‘How long have you been doing this job?’
‘Almost fifteen years.’ He straps himself in and turns the ignition key. ‘Before that, I was on the drugs squad in Hamburg.’
‘No way,’ I say.
‘Yes way,’ he says, accelerating.
On the edge of town, a dozen gloomy people are cowering by the wall of a building that looks like an abandoned railway waiting room with broken windows. Their faces are white and shiny, their eyes are dark and guttering, they’re all scarily thin. Now and again one stands up and power walks up and down. Then cowers against the wall again.
The wall is about to shatter under the weight of so much misery.
‘Here you go,’ says Wieczorkowski. ‘Here are your freaks.’
‘Thank you very much,’ I say.
I can hardly look.
He stops the engine and undoes his seat belt. ‘Come with me for a moment.’
We get out and walk past the living corpses; we might as well step over them. It feels so awful to just abandon people like that.
We enter a small tunnel next to the tumbledown building. It’s dark and damp inside; I can hear rustling and scurrying, and I see long, thin tails.
Animals. Lots of animals.
On the far side of the tunnel we turn left and stop outside what used to be toilets, and inside, in a corridor, a couple are lying. They look terrible; they really are living corpses – the meth victims back there had lovely complexions in comparison. The pallor of these two is verging on greenish; they look like how kids draw zombies: not meant to be all that hideous but they still turned out that way.

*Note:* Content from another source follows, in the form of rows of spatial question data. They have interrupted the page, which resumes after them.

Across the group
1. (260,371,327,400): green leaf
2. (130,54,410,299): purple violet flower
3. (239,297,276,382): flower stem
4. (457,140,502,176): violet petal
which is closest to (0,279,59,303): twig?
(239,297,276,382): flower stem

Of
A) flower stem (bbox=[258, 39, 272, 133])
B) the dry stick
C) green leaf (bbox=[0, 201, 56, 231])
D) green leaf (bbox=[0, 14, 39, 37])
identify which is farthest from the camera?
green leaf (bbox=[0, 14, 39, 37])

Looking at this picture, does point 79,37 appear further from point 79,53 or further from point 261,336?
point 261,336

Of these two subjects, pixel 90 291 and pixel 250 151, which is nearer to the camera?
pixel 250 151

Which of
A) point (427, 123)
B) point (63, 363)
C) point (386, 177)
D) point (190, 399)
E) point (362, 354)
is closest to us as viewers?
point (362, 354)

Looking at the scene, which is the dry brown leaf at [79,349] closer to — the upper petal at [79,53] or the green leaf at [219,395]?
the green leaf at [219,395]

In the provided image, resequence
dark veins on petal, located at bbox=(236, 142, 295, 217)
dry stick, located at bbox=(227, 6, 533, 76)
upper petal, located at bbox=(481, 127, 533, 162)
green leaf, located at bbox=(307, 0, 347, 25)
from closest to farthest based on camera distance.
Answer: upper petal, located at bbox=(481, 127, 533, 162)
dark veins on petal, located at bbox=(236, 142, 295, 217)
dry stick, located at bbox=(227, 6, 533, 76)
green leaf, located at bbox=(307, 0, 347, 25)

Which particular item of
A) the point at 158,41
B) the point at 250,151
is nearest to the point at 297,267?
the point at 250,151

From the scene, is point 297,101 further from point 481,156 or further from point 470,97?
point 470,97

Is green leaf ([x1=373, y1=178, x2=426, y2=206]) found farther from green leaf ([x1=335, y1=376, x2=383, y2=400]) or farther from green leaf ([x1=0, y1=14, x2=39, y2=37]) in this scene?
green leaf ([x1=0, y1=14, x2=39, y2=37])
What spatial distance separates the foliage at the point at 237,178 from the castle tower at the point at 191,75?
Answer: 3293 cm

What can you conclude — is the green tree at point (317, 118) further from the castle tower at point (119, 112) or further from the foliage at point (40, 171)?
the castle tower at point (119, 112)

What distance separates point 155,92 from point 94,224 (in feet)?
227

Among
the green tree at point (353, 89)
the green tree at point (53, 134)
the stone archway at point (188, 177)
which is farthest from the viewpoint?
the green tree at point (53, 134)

The zombies are just lying there. No idea how old they are. Their faces are sunken. There are green ulcers on their hands, on their arms and on their necks.
‘That’s krok,’ says Wieczorkowski. ‘Also known as krokodil.’
I can’t move and I can’t speak. I want: to scream. To cry.
This is just wrong.
‘It’s one of the worst things on the market. Codeine tablets cooked up with formic acid and match heads. At first it’s like heroin – gives you an incredible high – but it’s much, much cheaper than heroin, and much more brutal. One shot costs two euros fifty.’
I’d like to say something now; I ought to say something, but my throat is squeezed shut.
‘Most of them are dead in six months,’ says Wieczorkowski. ‘And withdrawal takes a whole month and hurts so much that they need tranquilisers or they keep passing out from the pain. So hardly anyone ever gets off it. An American newspaper once wrote that krok was the most horrific drug in the world. I’m telling you – this is meth’s cousin from hell.’
‘We have to call an ambulance,’ I whisper. ‘An ambulance, please.’
‘We will,’ he says. ‘But in a week or two they’ll be back here, believe me.’
I take a deep breath.
For a moment, I’d forgotten to breathe.
Wieczorkowski takes me by the arm and shepherds me back to the Transit. I can hardly put one leg in front of the other.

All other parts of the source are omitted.